>> START INFORMATION PROVIDED

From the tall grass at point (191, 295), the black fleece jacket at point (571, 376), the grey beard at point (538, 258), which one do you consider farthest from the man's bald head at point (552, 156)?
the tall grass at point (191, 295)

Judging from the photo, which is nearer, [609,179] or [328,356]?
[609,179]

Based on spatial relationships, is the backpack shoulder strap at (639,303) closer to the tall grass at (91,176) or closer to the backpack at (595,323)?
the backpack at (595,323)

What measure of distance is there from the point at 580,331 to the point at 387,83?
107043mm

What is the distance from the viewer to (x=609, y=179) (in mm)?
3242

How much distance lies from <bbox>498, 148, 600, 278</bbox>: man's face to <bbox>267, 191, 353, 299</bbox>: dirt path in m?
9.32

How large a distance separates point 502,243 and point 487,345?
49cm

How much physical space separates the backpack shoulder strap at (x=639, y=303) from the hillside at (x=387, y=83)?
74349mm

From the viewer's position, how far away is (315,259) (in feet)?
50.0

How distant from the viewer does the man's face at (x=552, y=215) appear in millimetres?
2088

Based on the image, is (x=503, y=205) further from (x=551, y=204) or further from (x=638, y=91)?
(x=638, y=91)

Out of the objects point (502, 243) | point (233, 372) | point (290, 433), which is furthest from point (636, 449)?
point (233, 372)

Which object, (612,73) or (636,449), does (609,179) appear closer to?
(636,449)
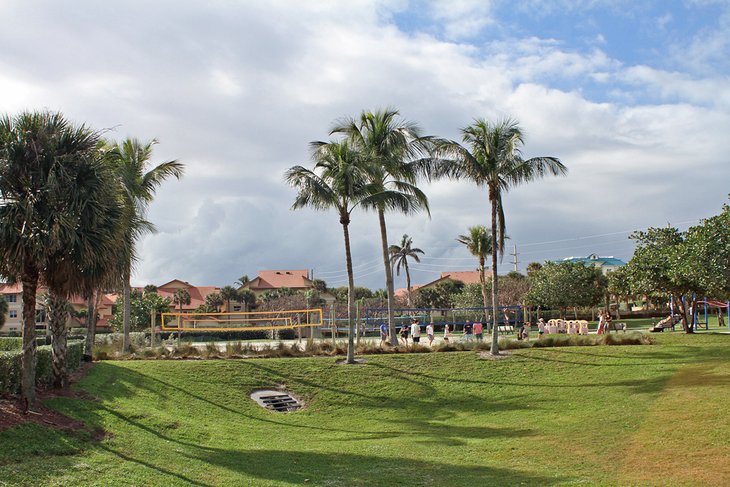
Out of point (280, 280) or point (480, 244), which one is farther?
point (280, 280)

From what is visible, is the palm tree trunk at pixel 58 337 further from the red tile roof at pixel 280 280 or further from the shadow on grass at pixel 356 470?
the red tile roof at pixel 280 280

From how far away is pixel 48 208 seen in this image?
15766mm

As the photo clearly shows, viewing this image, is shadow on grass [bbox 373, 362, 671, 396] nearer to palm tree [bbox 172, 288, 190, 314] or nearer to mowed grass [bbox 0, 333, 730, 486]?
mowed grass [bbox 0, 333, 730, 486]

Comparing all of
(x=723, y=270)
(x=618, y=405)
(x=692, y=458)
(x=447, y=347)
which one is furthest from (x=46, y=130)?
(x=723, y=270)

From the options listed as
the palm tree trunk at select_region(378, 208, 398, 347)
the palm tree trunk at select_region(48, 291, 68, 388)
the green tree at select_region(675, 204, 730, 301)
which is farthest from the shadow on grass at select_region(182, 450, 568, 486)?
the green tree at select_region(675, 204, 730, 301)

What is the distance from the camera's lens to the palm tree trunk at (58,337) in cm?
1923

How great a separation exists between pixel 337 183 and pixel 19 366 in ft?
43.8

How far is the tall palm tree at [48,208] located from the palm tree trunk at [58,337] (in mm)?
2474

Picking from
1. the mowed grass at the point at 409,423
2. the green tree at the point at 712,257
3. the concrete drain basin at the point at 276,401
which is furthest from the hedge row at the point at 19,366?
the green tree at the point at 712,257

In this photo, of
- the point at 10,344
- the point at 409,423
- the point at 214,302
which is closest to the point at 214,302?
the point at 214,302

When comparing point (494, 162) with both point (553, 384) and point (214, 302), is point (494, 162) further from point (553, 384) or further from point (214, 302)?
point (214, 302)

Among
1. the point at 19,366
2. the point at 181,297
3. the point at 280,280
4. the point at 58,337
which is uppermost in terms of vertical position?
the point at 280,280

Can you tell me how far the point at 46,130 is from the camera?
16391 millimetres

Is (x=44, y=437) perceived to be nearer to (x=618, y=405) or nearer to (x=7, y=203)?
(x=7, y=203)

>> END INFORMATION PROVIDED

#### TASK TO COMPLETE:
Write the full listing out again with every line unchanged, but include no pictures.

#### RESULT FOR THIS TASK:
From the tall grass at point (191, 295), the black fleece jacket at point (571, 376), the grey beard at point (538, 258), which one do you consider farthest from the man's bald head at point (552, 156)?
the tall grass at point (191, 295)

Judging from the photo, which is nearer, [609,179] or [328,356]?
[609,179]

Based on spatial relationships, is the backpack shoulder strap at (639,303) closer to the tall grass at (91,176) or closer to the backpack at (595,323)?
the backpack at (595,323)

What measure of distance is there from the point at 580,331 to the point at 387,83?
107043mm

What is the distance from the viewer to (x=609, y=179) (in mm)?
3242

How much distance lies from <bbox>498, 148, 600, 278</bbox>: man's face to <bbox>267, 191, 353, 299</bbox>: dirt path in m?
9.32

How large a distance separates point 502,243 and point 487,345?
49cm

How much physical space separates the backpack shoulder strap at (x=639, y=303) from the hillside at (x=387, y=83)?
74349mm

From the viewer's position, how far away is (315,259) (in feet)?
50.0

How distant from the viewer does the man's face at (x=552, y=215) appear in millimetres?
2088

Based on the image, is (x=503, y=205) further from (x=551, y=204) or further from (x=638, y=91)?
(x=638, y=91)

Out of the objects point (502, 243) | point (233, 372) | point (290, 433), which is furthest from point (636, 449)?
point (233, 372)

Which object, (612,73) or (636,449), does (609,179) appear closer to?
(636,449)
Out of point (280, 280) or point (480, 244), which one is farther?
point (280, 280)

From what is visible, is the palm tree trunk at pixel 58 337 further from the red tile roof at pixel 280 280 or further from the shadow on grass at pixel 356 470?
the red tile roof at pixel 280 280

From how far away is pixel 48 208 seen in this image?
15766mm

As the photo clearly shows, viewing this image, is shadow on grass [bbox 373, 362, 671, 396] nearer to palm tree [bbox 172, 288, 190, 314] or nearer to mowed grass [bbox 0, 333, 730, 486]?
mowed grass [bbox 0, 333, 730, 486]

Comparing all of
(x=723, y=270)
(x=618, y=405)
(x=692, y=458)
(x=447, y=347)
which one is furthest from (x=46, y=130)?
(x=723, y=270)

From the options listed as
the palm tree trunk at select_region(378, 208, 398, 347)
the palm tree trunk at select_region(48, 291, 68, 388)
the green tree at select_region(675, 204, 730, 301)
which is farthest from the shadow on grass at select_region(182, 450, 568, 486)?
the green tree at select_region(675, 204, 730, 301)

What is the distance from the camera's lens to the palm tree trunk at (58,337) in cm?
1923

How great a separation exists between pixel 337 183 and pixel 19 366 in ft?
43.8

How far is the tall palm tree at [48,208] located from the palm tree trunk at [58,337] (in mm)?
2474

Picking from
1. the mowed grass at the point at 409,423
2. the green tree at the point at 712,257
3. the concrete drain basin at the point at 276,401
which is furthest from the hedge row at the point at 19,366?
the green tree at the point at 712,257

In this photo, of
- the point at 10,344
- the point at 409,423
- the point at 214,302
which is closest to the point at 214,302?
the point at 214,302

When comparing point (494, 162) with both point (553, 384) and point (214, 302), is point (494, 162) further from point (553, 384) or further from point (214, 302)?
point (214, 302)

Among
1. the point at 19,366
2. the point at 181,297
3. the point at 280,280
4. the point at 58,337
which is uppermost in terms of vertical position?
the point at 280,280

Can you tell me how far the point at 46,130 is from the camera?
16391 millimetres

Is (x=44, y=437) perceived to be nearer to (x=618, y=405) or nearer to (x=7, y=203)?
(x=7, y=203)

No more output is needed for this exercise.